Para ele, estabelecer uma ligação entre as modificações robóticas e a evolução na biologia foi o aspecto que mais lhe surpreendeu. ;Foi uma aplicação animadora e inesperada do trabalho. Achei muito interessante usar resultados obtidos com robôs em outra área;, comenta. Para Peterson, dispositivos tecnológicos podem fornecer um novo método de investigação e outra perspectiva para questões de evolução biológica.

Crítica
O entomologista Antonio Camillo de Aguiar, professor da Universidade de Brasília (UnB), explica que, para cada grupo de animais, há conjuntos de teorias diferentes. ;No artigo, os pesquisadores cometem um erro ao simular um inseto e comparar com o voo das aves, que é completamente distinto. Para fazer a analogia com as aves, a equipe deveria fazer um robô com as características desses animais;, critica. ;Achei a pesquisa pouco conclusiva. Ela é muito baseada no que já temos de conhecimento, então apenas reforça uma teoria;, menciona. Além disso, o entomologista alerta que os robôs, atualmente, ;ainda são como carroças perto da velocidade e dinâmica de voo e deslocamento dos insetos;. ;Qualquer barata tem uma capacidade de se movimentar mais rapidamente que os robôs mais modernos;, compara.

;No caso dos insetos, que é o projeto do robô, há duas teorias evolutivas mais aceitas, a branquial e a paranotal;, explica o entomologista. A primeira teoria é a mais aceita e sugere que as asas dos insetos tiveram origem de um apêndice foliáceo, uma estrutura responsável inicialmente para fazer trocas gasosas com o ambiente. Esse apêndice teria migrado para as costas do animais e, ao longo do tempo, se transformou no que se conhece atualmente como as asas. A teoria paranotal é mais simples e diz que uma expansão de uma placa do tórax teria originado as asas.

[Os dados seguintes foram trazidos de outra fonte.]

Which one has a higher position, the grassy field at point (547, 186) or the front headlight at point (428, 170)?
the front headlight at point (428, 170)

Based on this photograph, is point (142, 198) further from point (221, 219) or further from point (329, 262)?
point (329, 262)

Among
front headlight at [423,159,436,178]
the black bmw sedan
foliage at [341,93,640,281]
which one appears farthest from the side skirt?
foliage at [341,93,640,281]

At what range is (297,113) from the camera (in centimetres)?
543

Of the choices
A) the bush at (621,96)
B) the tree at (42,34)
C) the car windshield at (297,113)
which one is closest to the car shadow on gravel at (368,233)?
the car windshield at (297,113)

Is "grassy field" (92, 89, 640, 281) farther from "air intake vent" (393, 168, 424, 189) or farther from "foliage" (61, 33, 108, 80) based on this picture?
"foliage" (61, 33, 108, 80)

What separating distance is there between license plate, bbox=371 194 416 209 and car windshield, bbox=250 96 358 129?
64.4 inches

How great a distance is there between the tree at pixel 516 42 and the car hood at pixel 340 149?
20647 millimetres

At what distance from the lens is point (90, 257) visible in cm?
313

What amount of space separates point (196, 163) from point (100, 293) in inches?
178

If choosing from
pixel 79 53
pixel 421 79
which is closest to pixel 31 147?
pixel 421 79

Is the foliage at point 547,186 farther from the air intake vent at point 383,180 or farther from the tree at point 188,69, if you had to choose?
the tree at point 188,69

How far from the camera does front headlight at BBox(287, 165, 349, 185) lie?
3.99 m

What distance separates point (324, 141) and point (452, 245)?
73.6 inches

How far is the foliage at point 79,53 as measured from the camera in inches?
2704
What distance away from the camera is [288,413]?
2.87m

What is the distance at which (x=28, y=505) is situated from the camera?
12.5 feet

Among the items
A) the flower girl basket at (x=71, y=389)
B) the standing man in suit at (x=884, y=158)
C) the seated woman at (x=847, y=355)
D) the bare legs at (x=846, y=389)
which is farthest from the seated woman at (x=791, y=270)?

O professor da UnB descreve que o registro fóssil do animal mais antigo com asas é do inseto Mickoleitia longimanus, encontrado no Ceará e levado para o Museu de Stuttgart, na Alemanha. ;Esse fóssil é do Período Cretáceo Inferior, com cerca de 140 milhões de anos. É considerado o primeiro inseto com asas e apresenta justamente as braquias foliáceas, que seriam os primórdios das asas. Os invertebrados atuais mais próximos desse ser são as libélulas;, conta. Segundo ele, as asas nos insetos surgiram entre os animais aquáticos dessa classe, ;logo, não têm nenhuma relação com planagem ou condições semelhantes;. Aguiar detalha que o voo possibilitou aos insetos explorar diferentes ambientes e recursos alimentares diversos. Ele completa que os insetos com asas representam mais de 80% da diversidade total de animais sobre a Terra.

Energia
Luís Fábio Silveira, curador da seção de aves do Museu de Zoologia da Universidade de São Paulo (USP), diz ter sentido falta, na pesquisa, de um detalhamento sobre o aumento do gasto energético que os animais teriam ao associar a corrida com a batida de asas.

Silveira, apesar de concordar com Aguiar quanto ao problema de os pesquisadores usarem um robô inspirado em um inseto e abordar o voo das aves, acredita que o protótipo pode reforçar a teoria de que os primeiros dinossauros voadores adquiriram essa habilidade planando entre os galhos, e não saindo do chão. ;Fósseis como o Microraptor gui ainda apresentam penas nas pernas que poderiam ser utilizadas no voo, uma característica que foi perdida em outros dinossauros voadores, incluindo aí as aves;.

Kevin Peterson comenta que pretende continuar investigando o tema da evolução do voo, desta vez usando um novo robô, chamado Bolt (Ornitóptero Bípede para a Transição de Locomoção, em tradução livre). ;Como esse modelo tem dois pés, ele vai nos permitir analisar com mais precisão a morfologia das aves mais antigas;, acrescenta.

Evolução
As asas como estruturas para os animais se locomoverem e não para planarem surgiram diversas vezes, de forma independente, na evolução. Estima-se que os primeiros insetos com asas tenham aparecido há cerca de 300 milhões de anos, embora o primeiro registro fóssil seja de 140 milhões de anos. As asas nas aves teriam aparecido há aproximadamente 140 milhões de anos, e, nos morcegos, há 50 milhões de anos.